- Theatrical release poster
- Directed by: Christopher Leitch
- Screenplay by: R. Timothy Kring
- Story by: Jeph Loeb; Matthew Weisman;
- Based on: Characters by Jeph Loeb Matthew Weisman
- Produced by: Kent Bateman
- Starring: Jason Bateman; Kim Darby; John Astin; Paul Sand; James Hampton; Mark Holton; Estee Chandler; Stuart Fratkin;
- Cinematography: Jules Brenner
- Edited by: Raja Gosnell; Steven Polivka; Harvey Rosenstock; Kim Secrist;
- Music by: Mark Goldenberg
- Distributed by: Atlantic Releasing Corporation
- Release date: November 20, 1987;
- Running time: 94 minutes
- Country: United States
- Language: English
- Budget: $4–7 million
- Box office: $7.9 million

= Teen Wolf Too =

1987 film by Christopher Leitch

Teen Wolf Too is a 1987 American fantasy comedy film directed by Christopher Leitch from a screenplay by R. Timothy Kring. It serves as a standalone sequel to Teen Wolf (1985), and the third installment overall in the Teen Wolf franchise. The film stars Jason Bateman, in his feature film debut, as the cousin to Michael J. Fox's character from the first installment. James Hampton, John Astin and Kim Darby feature in supporting roles.

==Plot==
Todd Howard, the cousin of Scott Howard, has recently been accepted into Hamilton University on a full athletic scholarship on the recommendation of Coach Bobby Finstock, who was Scott's basketball coach at Beacontown High. Finstock's hope is that Todd has the family genes to become a werewolf and turn his new struggling boxing team into championship contenders.

Having never been very good at sports, and because he is more interested in being a veterinarian, Todd is certain that Finstock has the wrong guy. During a meet and greet reception of school alumni, he has his first "wolf-out" while dancing with a seductive hostess.

At first, Todd is horrified by his "family affliction", and fellow students begin to harass him. Then, during his first boxing match, after nearly getting knocked out, Todd has his second "wolf-out" only this time he is able to display his supernatural agility and strength and has a dramatic come from behind victory, thus earning the admiration of the students as well as the strict Dean Dunn.

With his newfound fame comes girls, top grades and even a car from the dean but as the year goes on, Todd realizes that he is losing his friends and self-respect. He seeks advice from his uncle, Scott's father, Harold Howard, who helps him come to terms with his responsibilities and prepares him for the championship. Todd also reconnects with his girlfriend, Nicki, who helps him regain his focus on being humble.

Todd then decides that he will fight his championship match against Steve "Gus" Gustavson, who he had prior issues with, as himself rather than the wolf much to the dismay of all except his uncle, girlfriend and Professor Tanya Brooks. Brooks, who unbeknownst to Todd is also a werewolf, intimidates Dean Dunn with glowing red eyes, growling, and swaying her tail.

After losing round after round, and nearly getting knocked out, Todd is tempted to become the wolf until he sees Nicki mouth the words "I love you" to him. This gives him the strength to overcome Gus and knocks him out to a roaring ovation.

==Production==
James Hampton and Mark Holton are the only actors to reprise their roles from Teen Wolf (1985), as Harold Howard and Chubby respectively. The characters of Coach Finstock and Stiles returned for the sequel, but were re-cast with Paul Sand as Finstock and Stuart Fratkin as Stiles.
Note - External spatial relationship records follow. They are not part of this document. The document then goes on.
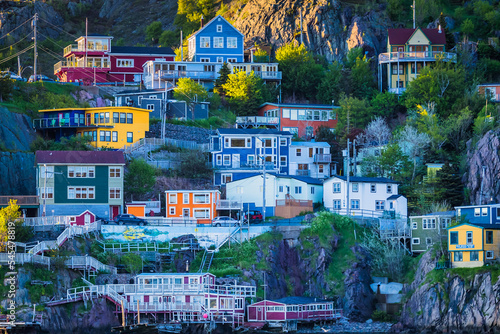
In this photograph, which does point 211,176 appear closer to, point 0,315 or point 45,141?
point 45,141

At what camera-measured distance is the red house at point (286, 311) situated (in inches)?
3039

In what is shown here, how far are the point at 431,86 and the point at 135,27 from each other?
77.7 metres

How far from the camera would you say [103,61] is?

Fratkin has claimed the character he played is not the same Stiles played by Jerry Levine in the first Teen Wolf: "I maintain they are different family members. The Stiles from Teen Wolf is called Rupert “Stiles” Stilinsky and my character from Teen Wolf Too is Ridley “Stiles” Stilinsky. Look it up." Principal photography began in June 1987 and shot on location at Claremont Colleges in Claremont, California.

==Reception==
Teen Wolf Too received near-universally negative reviews from critics. The film holds an 8% rating on Rotten Tomatoes based on 24 reviews. The site's critics consensus reads, "Aiming for the low bar set by its predecessor and never coming close to clearing it, Teen Wolf Too is an unfunny sequel whose bark is just as awful as its bite." On Metacritic, the film has an 8 out of 100 rating based on 5 critics, indicating "overwhelming dislike".

On their show, Gene Siskel and Roger Ebert specifically gave the film two emphatic thumbs down, with Ebert complaining that they had picked, along with Date with an Angel, the two worst films possible to be released on the same day.